Sabak Digital dan Konferensi Meja Bundar

Semakin modern, semakin individual. Ini sih teori ngawur saya. Modern dalam tataran dunia sekarang ini dalam pengertian saya merujuk pada teknologi gadget. Masalahnya saya sering dibilang tidak modern karena tidak memiliki gadget seri terbaru. Gadget paling canggih yang saya miliki adalah Galaxy Wonder terbitan negeri asal Super Junior yang masih berada di level roti jahe alias versi gingerbread. Saya masih pikir-pikir untuk membeli gadget versi terbaru. Selain harganya bikin boros dompet, hape saya yang lama masih bisa dipakai. 
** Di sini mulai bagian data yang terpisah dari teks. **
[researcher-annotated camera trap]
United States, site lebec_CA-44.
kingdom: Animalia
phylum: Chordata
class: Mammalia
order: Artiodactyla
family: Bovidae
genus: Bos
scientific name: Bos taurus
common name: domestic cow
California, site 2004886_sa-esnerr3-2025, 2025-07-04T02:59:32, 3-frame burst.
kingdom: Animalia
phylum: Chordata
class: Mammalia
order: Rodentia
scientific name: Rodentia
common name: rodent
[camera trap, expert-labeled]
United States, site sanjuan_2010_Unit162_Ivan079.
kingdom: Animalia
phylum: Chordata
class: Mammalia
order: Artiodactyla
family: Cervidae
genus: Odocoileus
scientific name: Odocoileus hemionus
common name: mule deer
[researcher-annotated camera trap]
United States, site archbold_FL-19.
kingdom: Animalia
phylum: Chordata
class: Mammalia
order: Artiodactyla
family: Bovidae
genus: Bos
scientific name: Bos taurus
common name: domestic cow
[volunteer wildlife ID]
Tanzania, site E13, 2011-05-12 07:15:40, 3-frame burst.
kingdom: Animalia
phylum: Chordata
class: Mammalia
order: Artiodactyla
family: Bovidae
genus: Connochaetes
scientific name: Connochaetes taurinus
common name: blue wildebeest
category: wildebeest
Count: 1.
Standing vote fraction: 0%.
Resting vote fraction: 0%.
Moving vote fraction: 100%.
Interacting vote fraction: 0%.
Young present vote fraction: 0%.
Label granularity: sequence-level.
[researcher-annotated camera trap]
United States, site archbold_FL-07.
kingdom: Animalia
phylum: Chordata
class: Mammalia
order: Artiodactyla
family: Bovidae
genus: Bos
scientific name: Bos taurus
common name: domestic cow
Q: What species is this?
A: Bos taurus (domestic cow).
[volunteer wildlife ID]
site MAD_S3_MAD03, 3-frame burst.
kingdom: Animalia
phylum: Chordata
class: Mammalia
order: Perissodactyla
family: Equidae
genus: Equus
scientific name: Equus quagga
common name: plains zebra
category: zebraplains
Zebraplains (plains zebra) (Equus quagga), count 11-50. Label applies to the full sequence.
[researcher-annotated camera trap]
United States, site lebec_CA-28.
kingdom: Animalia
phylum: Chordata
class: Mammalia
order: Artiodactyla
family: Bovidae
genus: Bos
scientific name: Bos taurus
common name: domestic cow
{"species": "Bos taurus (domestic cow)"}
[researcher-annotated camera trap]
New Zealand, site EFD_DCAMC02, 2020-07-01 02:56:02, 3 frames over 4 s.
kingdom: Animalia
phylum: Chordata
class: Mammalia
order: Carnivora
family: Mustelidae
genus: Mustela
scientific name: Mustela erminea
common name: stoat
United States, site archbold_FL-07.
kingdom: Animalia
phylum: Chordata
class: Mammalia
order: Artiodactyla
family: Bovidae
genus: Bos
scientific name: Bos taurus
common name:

Yang terjadi saat ini adalah para muggle sedang gandrung dengan sabak digital berbagai ukuran. Ini bukan sabak era R.A. Kartini yang digunakan untuk belajar menulis menggunakan kapur. Nah gara-gara tak memiliki benda ini, saya dilabeli tidak modern. Ah modern apa enggak, toh saya masih bisa sms'an sama Whatsapp'an plus telponan. Ada sih emba-embak make tablet buat telpon ditempelin di kuping. Aneh gitu ngeliatnya.

Pada perkembangannya, benda ini mampu menaikkan gengsi pemiliknya. Cuma sekedar ditenteng di tangan aja udah bikin pamor naik kok, padahal orangnya bawa tas gedhe. Atau saya-nya aja kali yang iri dan dengki karena enggak punya tablet. 

Pernah suatu kali niat banget untuk beli dengan alasan memudahkan membaca email kerjaan dan kesigapan orderan menulis review dari bos Jepang pujaan hati. Dana udah ada tapi niatnya ilang. Gegara terlalu pikir panjang. "Buat apa?? .. kalo cuma buka email kan masih bisa pakai yang gingerbread. Masak iya pas jalan-jalan mau nulis juga. Mendingan pakai notebook kalau buat nulis," begitu kata hati nurani. Cieeehhh aseloleee ..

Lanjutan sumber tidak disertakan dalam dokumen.